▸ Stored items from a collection
|---|

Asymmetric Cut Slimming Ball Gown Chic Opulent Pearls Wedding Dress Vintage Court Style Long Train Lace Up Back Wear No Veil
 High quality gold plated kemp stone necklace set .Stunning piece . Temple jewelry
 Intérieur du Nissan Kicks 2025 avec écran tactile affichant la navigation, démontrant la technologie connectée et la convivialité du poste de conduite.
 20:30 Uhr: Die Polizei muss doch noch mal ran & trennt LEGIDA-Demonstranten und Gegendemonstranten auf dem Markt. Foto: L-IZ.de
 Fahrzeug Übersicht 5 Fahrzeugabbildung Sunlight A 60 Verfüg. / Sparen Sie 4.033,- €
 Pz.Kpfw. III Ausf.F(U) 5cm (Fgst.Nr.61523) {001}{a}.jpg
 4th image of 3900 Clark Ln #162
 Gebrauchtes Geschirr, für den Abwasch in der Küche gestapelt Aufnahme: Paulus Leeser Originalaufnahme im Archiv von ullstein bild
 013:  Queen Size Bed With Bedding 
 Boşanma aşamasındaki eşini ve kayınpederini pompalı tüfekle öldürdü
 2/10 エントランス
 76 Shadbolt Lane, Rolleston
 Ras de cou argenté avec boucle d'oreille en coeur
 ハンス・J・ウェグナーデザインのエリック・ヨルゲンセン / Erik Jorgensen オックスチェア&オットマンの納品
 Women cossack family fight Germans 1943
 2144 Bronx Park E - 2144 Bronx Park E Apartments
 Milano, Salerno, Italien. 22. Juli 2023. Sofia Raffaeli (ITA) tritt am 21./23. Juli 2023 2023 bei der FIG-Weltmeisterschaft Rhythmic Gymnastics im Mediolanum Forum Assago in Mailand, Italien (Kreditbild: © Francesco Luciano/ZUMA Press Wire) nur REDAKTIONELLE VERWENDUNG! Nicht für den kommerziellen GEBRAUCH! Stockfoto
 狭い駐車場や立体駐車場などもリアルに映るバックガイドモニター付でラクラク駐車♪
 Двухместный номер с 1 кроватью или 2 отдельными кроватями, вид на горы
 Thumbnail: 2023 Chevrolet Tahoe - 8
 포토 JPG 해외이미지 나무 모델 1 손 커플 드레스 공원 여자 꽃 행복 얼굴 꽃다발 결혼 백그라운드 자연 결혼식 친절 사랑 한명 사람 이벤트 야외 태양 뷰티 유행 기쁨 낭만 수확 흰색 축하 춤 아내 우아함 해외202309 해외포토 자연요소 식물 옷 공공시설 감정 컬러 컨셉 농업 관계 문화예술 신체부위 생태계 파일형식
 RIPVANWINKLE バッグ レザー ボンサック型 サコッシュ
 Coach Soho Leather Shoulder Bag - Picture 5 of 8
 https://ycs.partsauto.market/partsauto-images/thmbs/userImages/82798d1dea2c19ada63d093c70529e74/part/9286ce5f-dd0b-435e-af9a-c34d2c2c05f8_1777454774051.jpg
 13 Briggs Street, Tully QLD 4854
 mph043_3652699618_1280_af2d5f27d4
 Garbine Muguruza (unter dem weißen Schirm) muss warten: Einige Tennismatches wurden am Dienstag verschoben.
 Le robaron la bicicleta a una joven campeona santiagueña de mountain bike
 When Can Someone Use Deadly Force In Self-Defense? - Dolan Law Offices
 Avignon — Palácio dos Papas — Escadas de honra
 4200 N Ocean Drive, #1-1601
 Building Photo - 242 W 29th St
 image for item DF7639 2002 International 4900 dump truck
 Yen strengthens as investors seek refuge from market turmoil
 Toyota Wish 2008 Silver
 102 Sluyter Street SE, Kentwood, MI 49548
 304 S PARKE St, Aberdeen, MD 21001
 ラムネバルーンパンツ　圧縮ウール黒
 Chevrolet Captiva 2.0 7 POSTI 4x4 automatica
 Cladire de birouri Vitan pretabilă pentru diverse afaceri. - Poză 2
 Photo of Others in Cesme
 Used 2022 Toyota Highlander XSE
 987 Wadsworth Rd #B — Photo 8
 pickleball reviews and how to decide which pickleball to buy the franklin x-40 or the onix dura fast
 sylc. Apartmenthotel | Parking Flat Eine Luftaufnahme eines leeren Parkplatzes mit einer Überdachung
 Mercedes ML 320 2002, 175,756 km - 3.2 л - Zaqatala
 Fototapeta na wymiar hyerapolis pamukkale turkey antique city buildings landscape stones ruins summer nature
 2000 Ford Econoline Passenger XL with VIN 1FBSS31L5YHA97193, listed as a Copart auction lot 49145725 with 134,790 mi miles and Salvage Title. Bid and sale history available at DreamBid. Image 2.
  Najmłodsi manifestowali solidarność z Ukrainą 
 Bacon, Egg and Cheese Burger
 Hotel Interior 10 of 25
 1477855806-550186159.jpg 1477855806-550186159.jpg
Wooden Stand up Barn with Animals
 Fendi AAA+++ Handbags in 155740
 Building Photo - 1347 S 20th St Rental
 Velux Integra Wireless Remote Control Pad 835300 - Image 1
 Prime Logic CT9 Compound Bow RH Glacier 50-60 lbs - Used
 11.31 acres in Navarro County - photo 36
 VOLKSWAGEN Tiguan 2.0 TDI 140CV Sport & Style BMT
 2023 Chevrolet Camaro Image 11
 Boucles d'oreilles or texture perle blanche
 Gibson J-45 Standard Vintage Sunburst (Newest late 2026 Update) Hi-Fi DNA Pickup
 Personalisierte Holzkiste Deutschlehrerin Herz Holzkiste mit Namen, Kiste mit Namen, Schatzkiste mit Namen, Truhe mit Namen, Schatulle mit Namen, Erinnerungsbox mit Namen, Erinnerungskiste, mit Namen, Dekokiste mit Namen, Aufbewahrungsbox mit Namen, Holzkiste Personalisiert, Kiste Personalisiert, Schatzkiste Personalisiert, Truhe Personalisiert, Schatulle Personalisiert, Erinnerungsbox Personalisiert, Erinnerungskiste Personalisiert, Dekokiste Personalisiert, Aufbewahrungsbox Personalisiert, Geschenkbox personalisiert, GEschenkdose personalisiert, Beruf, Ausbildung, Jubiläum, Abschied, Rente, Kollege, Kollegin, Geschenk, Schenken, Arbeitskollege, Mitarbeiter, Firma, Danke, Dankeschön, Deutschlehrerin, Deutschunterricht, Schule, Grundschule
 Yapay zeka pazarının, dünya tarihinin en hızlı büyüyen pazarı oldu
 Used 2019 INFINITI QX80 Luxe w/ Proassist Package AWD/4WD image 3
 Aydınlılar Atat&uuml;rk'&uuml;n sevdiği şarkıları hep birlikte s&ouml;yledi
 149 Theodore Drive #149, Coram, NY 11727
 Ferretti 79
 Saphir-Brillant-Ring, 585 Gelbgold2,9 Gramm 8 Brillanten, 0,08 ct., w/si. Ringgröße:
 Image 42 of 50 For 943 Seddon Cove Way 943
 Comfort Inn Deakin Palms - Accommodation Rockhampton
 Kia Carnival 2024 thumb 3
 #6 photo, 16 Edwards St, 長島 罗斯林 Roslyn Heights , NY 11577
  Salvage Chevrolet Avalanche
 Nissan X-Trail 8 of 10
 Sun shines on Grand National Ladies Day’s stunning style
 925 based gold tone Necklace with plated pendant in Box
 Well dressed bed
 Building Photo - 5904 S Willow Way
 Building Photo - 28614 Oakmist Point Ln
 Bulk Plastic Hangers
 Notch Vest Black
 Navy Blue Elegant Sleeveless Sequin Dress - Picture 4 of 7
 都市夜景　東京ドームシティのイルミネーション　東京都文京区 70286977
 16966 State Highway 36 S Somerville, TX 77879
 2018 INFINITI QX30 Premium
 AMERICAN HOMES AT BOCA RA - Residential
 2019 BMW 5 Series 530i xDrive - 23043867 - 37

|---|

▸ BRIEF
Set down, exactly as they stand above, the lines starting with the line with "4200 N Ocean Drive, #1-1601" and going on through the line with "2023 Chevrolet Camaro Image 11", and no others.

▸ ANSWER SPACE
 4200 N Ocean Drive, #1-1601
 Building Photo - 242 W 29th St
 image for item DF7639 2002 International 4900 dump truck
 Yen strengthens as investors seek refuge from market turmoil
 Toyota Wish 2008 Silver
 102 Sluyter Street SE, Kentwood, MI 49548
 304 S PARKE St, Aberdeen, MD 21001
 ラムネバルーンパンツ　圧縮ウール黒
 Chevrolet Captiva 2.0 7 POSTI 4x4 automatica
 Cladire de birouri Vitan pretabilă pentru diverse afaceri. - Poză 2
 Photo of Others in Cesme
 Used 2022 Toyota Highlander XSE
 987 Wadsworth Rd #B — Photo 8
 pickleball reviews and how to decide which pickleball to buy the franklin x-40 or the onix dura fast
 sylc. Apartmenthotel | Parking Flat Eine Luftaufnahme eines leeren Parkplatzes mit einer Überdachung
 Mercedes ML 320 2002, 175,756 km - 3.2 л - Zaqatala
 Fototapeta na wymiar hyerapolis pamukkale turkey antique city buildings landscape stones ruins summer nature
 2000 Ford Econoline Passenger XL with VIN 1FBSS31L5YHA97193, listed as a Copart auction lot 49145725 with 134,790 mi miles and Salvage Title. Bid and sale history available at DreamBid. Image 2.
  Najmłodsi manifestowali solidarność z Ukrainą 
 Bacon, Egg and Cheese Burger
 Hotel Interior 10 of 25
 1477855806-550186159.jpg 1477855806-550186159.jpg
Wooden Stand up Barn with Animals
 Fendi AAA+++ Handbags in 155740
 Building Photo - 1347 S 20th St Rental
 Velux Integra Wireless Remote Control Pad 835300 - Image 1
 Prime Logic CT9 Compound Bow RH Glacier 50-60 lbs - Used
 11.31 acres in Navarro County - photo 36
 VOLKSWAGEN Tiguan 2.0 TDI 140CV Sport & Style BMT
 2023 Chevrolet Camaro Image 11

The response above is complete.